El milagro de existir
El instinto de buscar
La fortuna de encontrar
El gusto de conocer
La ilusión de vislumbrar
El placer de coincidir
El temor a reincidir
El orgullo de gustar
La emoción de desnudar
Y descubrir, despacio, el juego
El rito de acariciar
Prendiendo fuego
La delicia de encajar
Y abandonarse
El alivio de estallar
Y derramarse
Y el amor
El amor
El amor
El amor
El amor
Pude tener un doctorado en Serrat. Tuve toda su discografía como correspondía: en elepes, casetes, cd, videos. Lo seguí de ciudad en ciudad en conciertos. Estudié detenidamente sus letras en castellano o catalán. Escribí sobre ello. Ahora todo está en el aire y los discos son estorbo en alguna caja de la pieza del rebujo. No se retiró a tiempo, apenas ahora: en los últimos años no cantaba: musitaba, tembloroso, escudado en Joaquin Sabina como si desconfiara de su peso específico. O en el recuerdo. O como si este hubiera pasado al igual que quienes lo seguimos en su decurso vital. Aún acompaña mis tardes de lecturas o dejadez, y no dejo de descubrir nueva poesía en su poesía. Con sus canciones levanto una mirada al tiempo recorrido. Sin nostalgia. Con una gran sonrisa.

_Datos proporcionados_

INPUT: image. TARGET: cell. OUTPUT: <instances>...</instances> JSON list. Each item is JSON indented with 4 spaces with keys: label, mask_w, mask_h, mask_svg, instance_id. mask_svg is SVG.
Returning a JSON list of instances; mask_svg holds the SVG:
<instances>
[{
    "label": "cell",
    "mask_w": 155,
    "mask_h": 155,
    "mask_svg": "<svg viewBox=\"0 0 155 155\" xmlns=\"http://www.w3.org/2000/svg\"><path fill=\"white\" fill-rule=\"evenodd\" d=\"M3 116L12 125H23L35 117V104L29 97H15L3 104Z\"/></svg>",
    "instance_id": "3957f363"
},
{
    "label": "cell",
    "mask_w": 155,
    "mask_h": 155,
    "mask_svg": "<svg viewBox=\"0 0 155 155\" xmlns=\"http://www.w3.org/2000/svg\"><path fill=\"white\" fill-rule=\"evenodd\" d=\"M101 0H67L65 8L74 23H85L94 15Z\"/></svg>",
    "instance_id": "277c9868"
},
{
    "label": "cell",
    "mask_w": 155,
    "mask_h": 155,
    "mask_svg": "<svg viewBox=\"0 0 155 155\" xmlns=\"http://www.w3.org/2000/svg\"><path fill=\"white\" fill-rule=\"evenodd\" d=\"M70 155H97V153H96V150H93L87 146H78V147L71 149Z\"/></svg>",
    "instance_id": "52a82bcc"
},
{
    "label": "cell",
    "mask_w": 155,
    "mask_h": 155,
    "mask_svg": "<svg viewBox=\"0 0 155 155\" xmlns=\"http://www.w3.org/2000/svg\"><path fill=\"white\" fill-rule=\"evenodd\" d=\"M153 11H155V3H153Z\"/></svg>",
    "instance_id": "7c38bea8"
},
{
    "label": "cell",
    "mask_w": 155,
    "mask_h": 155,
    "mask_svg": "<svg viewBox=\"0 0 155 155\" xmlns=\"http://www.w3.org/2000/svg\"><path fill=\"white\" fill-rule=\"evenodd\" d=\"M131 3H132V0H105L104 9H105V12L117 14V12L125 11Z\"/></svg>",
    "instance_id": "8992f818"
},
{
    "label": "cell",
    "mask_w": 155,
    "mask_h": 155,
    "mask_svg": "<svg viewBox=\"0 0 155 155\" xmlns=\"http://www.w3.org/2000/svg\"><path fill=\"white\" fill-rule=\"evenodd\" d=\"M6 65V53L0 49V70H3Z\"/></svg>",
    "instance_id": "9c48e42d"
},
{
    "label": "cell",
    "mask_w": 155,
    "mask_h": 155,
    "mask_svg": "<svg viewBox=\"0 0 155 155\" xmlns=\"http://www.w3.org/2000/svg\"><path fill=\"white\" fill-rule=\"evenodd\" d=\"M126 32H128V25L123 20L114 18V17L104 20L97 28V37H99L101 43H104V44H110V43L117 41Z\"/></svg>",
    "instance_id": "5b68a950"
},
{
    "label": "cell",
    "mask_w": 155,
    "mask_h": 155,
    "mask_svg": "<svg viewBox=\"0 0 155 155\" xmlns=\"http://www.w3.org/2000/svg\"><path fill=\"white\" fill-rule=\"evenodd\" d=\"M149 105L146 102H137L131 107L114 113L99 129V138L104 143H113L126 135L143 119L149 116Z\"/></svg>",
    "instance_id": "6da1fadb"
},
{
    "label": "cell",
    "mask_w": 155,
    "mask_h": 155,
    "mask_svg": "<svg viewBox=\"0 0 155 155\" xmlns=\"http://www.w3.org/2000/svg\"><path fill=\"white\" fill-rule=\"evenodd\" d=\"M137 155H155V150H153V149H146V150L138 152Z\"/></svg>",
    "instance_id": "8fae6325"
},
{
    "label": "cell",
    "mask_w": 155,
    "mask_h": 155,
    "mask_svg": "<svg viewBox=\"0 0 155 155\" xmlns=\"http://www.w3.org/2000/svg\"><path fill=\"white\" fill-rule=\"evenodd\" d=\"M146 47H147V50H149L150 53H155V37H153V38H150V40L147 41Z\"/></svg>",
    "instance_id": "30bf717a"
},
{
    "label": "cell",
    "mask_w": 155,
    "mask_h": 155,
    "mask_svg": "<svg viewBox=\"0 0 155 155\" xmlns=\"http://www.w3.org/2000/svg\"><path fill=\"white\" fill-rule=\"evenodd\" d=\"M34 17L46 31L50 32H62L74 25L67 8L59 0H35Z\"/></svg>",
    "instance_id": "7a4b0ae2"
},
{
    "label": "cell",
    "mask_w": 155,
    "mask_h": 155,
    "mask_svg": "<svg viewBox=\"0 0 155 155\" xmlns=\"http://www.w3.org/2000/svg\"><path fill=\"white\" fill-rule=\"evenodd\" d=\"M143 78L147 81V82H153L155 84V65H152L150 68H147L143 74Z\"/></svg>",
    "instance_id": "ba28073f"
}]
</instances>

_La tarea_
Responde estas preguntas sobre el fragmento de página:
1. ¿Qué expresión se repite sola, línea tras línea, al final de la canción?
2. ¿En qué formatos tuvo quien escribe la discografía de Serrat?
3. ¿En quién dice que se escudaba Serrat en sus últimos años?

_Respuesta al problema_
1. «El amor».
2. En elepes, casetes, cd y videos.
3. En Joaquin Sabina.